Se queste forze non fossero sufficienti, si ricorrerebbe ai riservisti, cioè a coloro che hanno concluso il servizio militare da meno di cinque anni. Solo in uno scenario di guerra diretta sul territorio nazionale, e qualora militari in servizio e riservisti risultassero insufficienti, si arriverebbe al coinvolgimento dei civili. In quel caso potrebbero essere convocati i cittadini tra i 18 e i 45 anni giudicati idonei dalle commissioni mediche.
In caso di mobilitazione generale, alcune categorie resterebbero escluse perché considerate essenziali per garantire l’ordine e la sicurezza interna. Si tratta di:
- Vigili del Fuoco;
- Polizia penitenziaria;
- Polizia di Stato;
- Polizia locale.
La selezione dei chiamati
L’eventuale convocazione avverrebbe attraverso le liste di leva, nelle quali vengono iscritti i cittadini maschi al compimento del diciassettesimo anno di età. Dopo la chiamata, la visita medica può avere tre possibili esiti:
- idoneo, quindi arruolabile;
- rivedibile, temporaneamente non idoneo e da sottoporre a nuova visita;
- riformato, permanentemente inidoneo al servizio militare ed escluso in via definitiva.

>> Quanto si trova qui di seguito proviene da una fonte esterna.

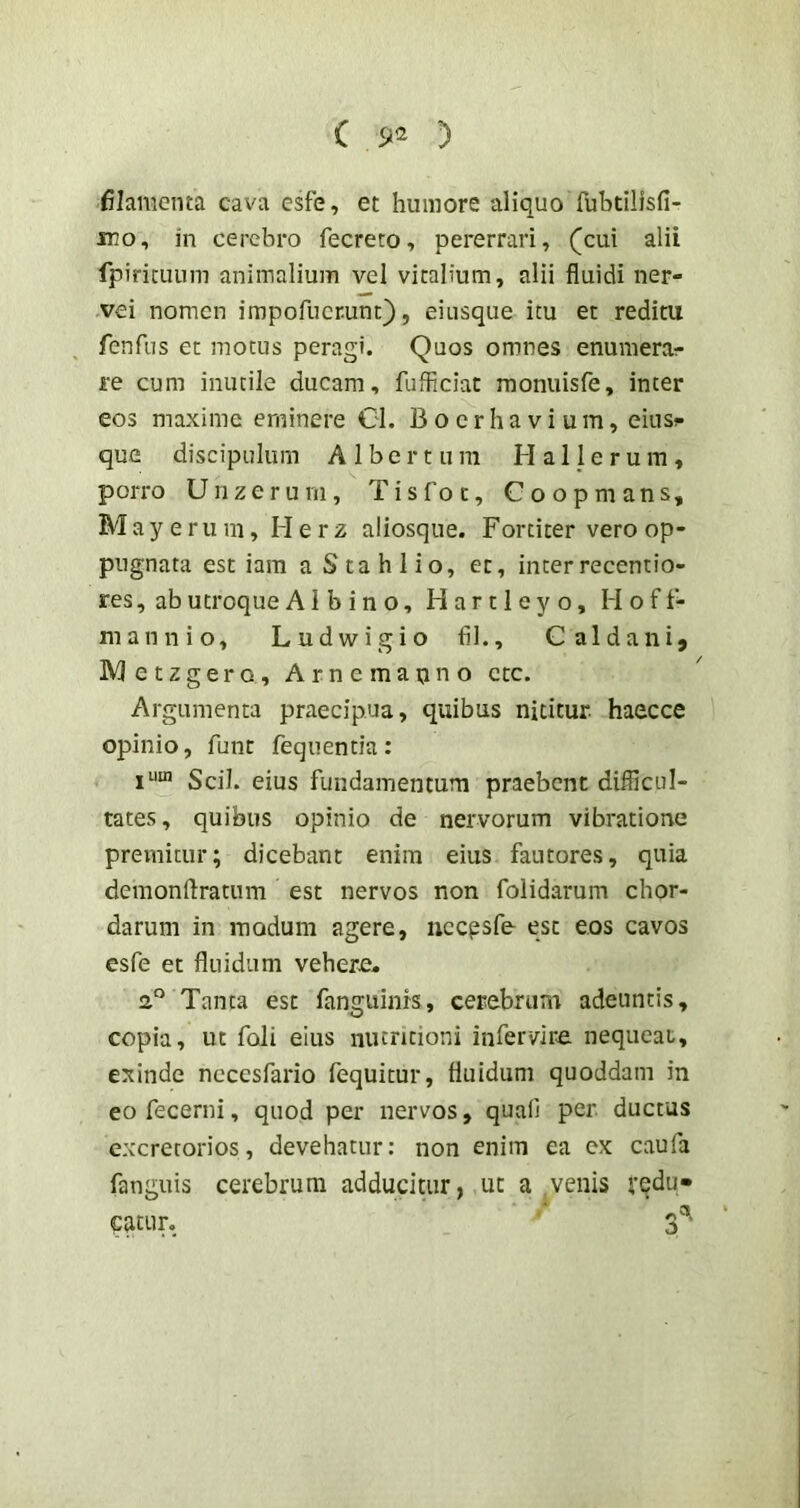 filamenta cava esfe, et humore aliquoTubtllisfi- JT!o, in cerebro fecreto, pererrari, (cui alii fpiricuum animalium vel vitalium, alii fluidi ner- vei nomen impofucrunt), eiiisque itu et reditu fenfiis et motus peragi. Quos omnes enumerar re cum inutile ducam, fufliciat moniiisfe, inter eos maxime eminere Gl. Boerhavium, eius^ que discipulum A 1 b e r t u m H a 1J e r u m , porro Unzeruni, Tisfot, Goopmans, May erum, Herz aliosque. Fortiter vero op- pugnata est iam a Sta h lio, et, inter recentio- res, ab utroque Albino, H a r 11 e y o, Hoft- mannio, Ludwigio fil., Caldani, Metzgero, Arnemapno ctc. Argumenta praecipua, quibus nititur haecce opinio, fune fequentia: Scii, eius fundamentum praebent difficul- tates, quibus opinio de nervorum vibratione premitur; dicebant enim eius fautores, quia demonftratum est nervos non folidarum chor- darum in modum agere, nccpsfe esc eos cavos esfe et fluidum vehere. a® Tanta est fanguinrs, cerebrum adeuntis, copia, ut foli eius nutmioni infervire. nequeat, exinde necesfario fequitur, fluidum quoddam in eo fecerni, quod per nervos, quali per ductus excretorios, devehatur: non enim ea ex caufa fanguis cerebrum adducitur, ut a .venis redu» ?atur.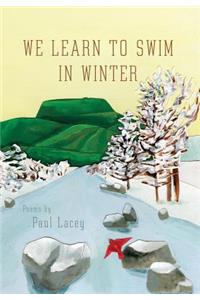 We Learn to Swim in Winter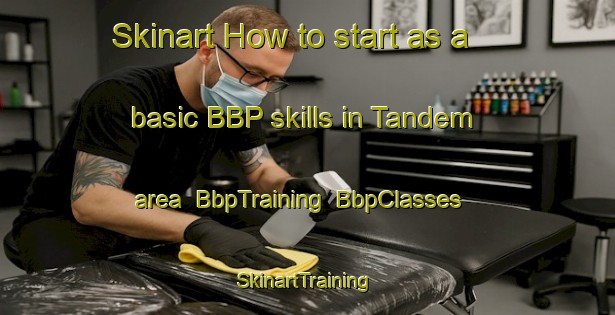 Skinart How to start as a basic BBP skills in Tandem area | BbpTraining | BbpClasses | SkinartTraining-South Africa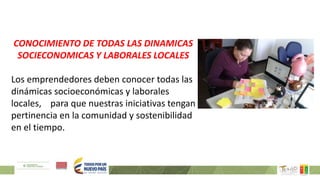 CONOCIMIENTO DE TODAS LAS DINAMICAS
SOCIECONOMICAS Y LABORALES LOCALES
Los emprendedores deben conocer todas las
dinámicas socioeconómicas y laborales
locales, para que nuestras iniciativas tengan
pertinencia en la comunidad y sostenibilidad
en el tiempo.
 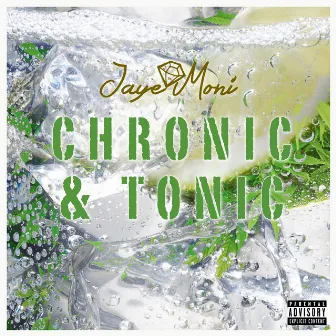 Chronic and Tonic by Jaye Moni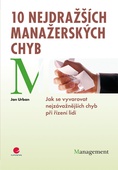 obálka: 10 nejdražších manažerských chyb - Jak se vyvarovat nejzávažnějších chyb při řízení lidí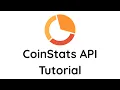 CoinStats API Tutorial Cryptocurrency API Crypto Wallet DeFi API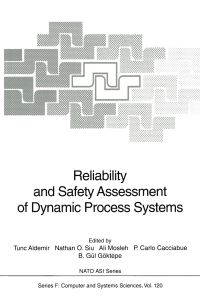 Book Cover for Reliability and Safety Assessment of Dynamic Process Systems by Tunc Aldemir, Nathan O Siu, Ali Mosleh, PCarlo Cacciabue, BGül Göktepe
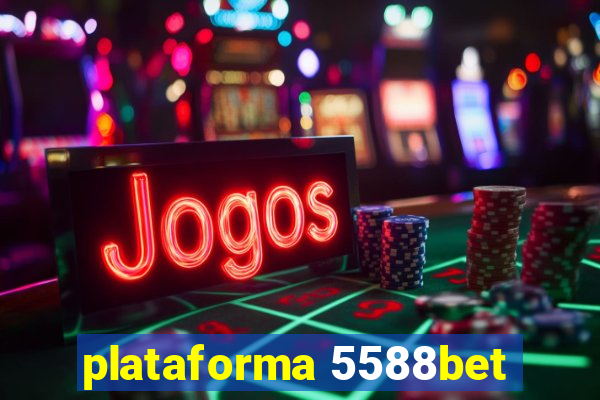 plataforma 5588bet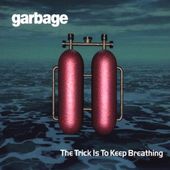 Garbage-Trick Is To Keep Breathing 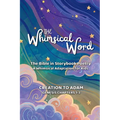 The Whimsical Word: The Bible in Storybook Poetry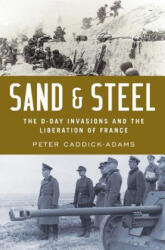 Sand and Steel: The D-Day Invasion and the Liberation of France - Peter Caddick-Adams (2019)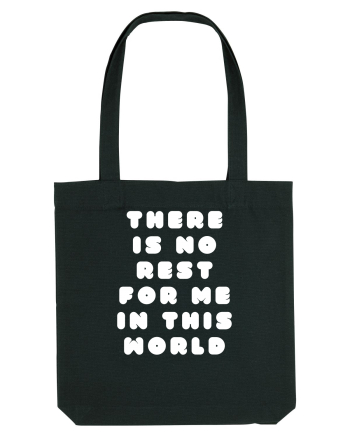 There is no rest for me in this world Black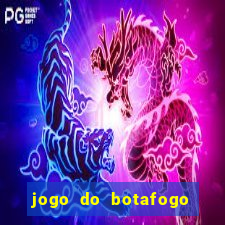 jogo do botafogo ao vivo em hd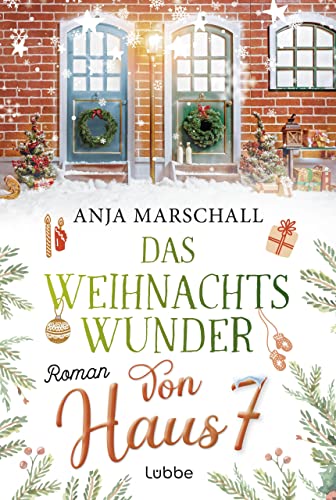 Das Weihnachtswunder von Haus 7: Roman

La chiamata alle armi, qualora attivata, è obbligatoria. L’articolo 52 della Costituzione stabilisce infatti che “il servizio militare è obbligatorio nei modi e nei limiti stabiliti dalla legge”. Il rifiuto dell’arruolamento costituisce reato.
Per quanto riguarda le donne, la normativa attuale prevede che la leva obbligatoria riguardi i soli uomini, anche se il principio costituzionale non esclude formalmente una loro eventuale inclusione. In ogni caso, durante lo stato di gravidanza le donne non rientrerebbero tra i soggetti obbligati.